SUPPLIED RECORDS:
——————
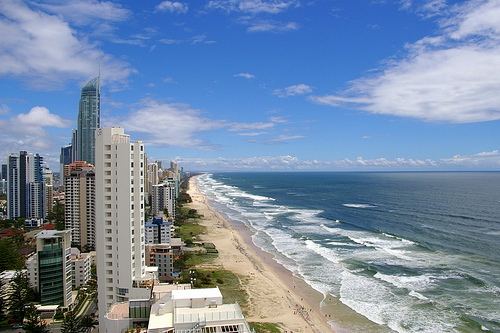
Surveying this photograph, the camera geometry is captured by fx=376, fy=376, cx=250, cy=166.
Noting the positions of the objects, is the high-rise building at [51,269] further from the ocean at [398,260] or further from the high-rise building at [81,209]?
the ocean at [398,260]

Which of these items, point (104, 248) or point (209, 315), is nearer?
point (209, 315)

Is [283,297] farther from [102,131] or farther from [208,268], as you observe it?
[102,131]

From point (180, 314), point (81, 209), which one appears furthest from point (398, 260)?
point (81, 209)

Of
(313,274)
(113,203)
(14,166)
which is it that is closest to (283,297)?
(313,274)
——————
PROBLEM TO SOLVE:
Convert every line of the items above into a JSON list of strings, one string per line, skipping blank lines and leaving out the pictures.

RESULT:
[
  "Surveying this photograph, the camera geometry is captured by fx=376, fy=376, cx=250, cy=166.",
  "Noting the positions of the objects, is the high-rise building at [51,269] further from the ocean at [398,260] or further from the high-rise building at [81,209]?",
  "the ocean at [398,260]",
  "Which of these items, point (104, 248) or point (209, 315), is nearer?",
  "point (209, 315)",
  "Is [283,297] farther from [102,131] or farther from [208,268], as you observe it?",
  "[102,131]",
  "From point (180, 314), point (81, 209), which one appears furthest from point (398, 260)?",
  "point (81, 209)",
  "Of",
  "(313,274)",
  "(113,203)",
  "(14,166)",
  "which is it that is closest to (283,297)?",
  "(313,274)"
]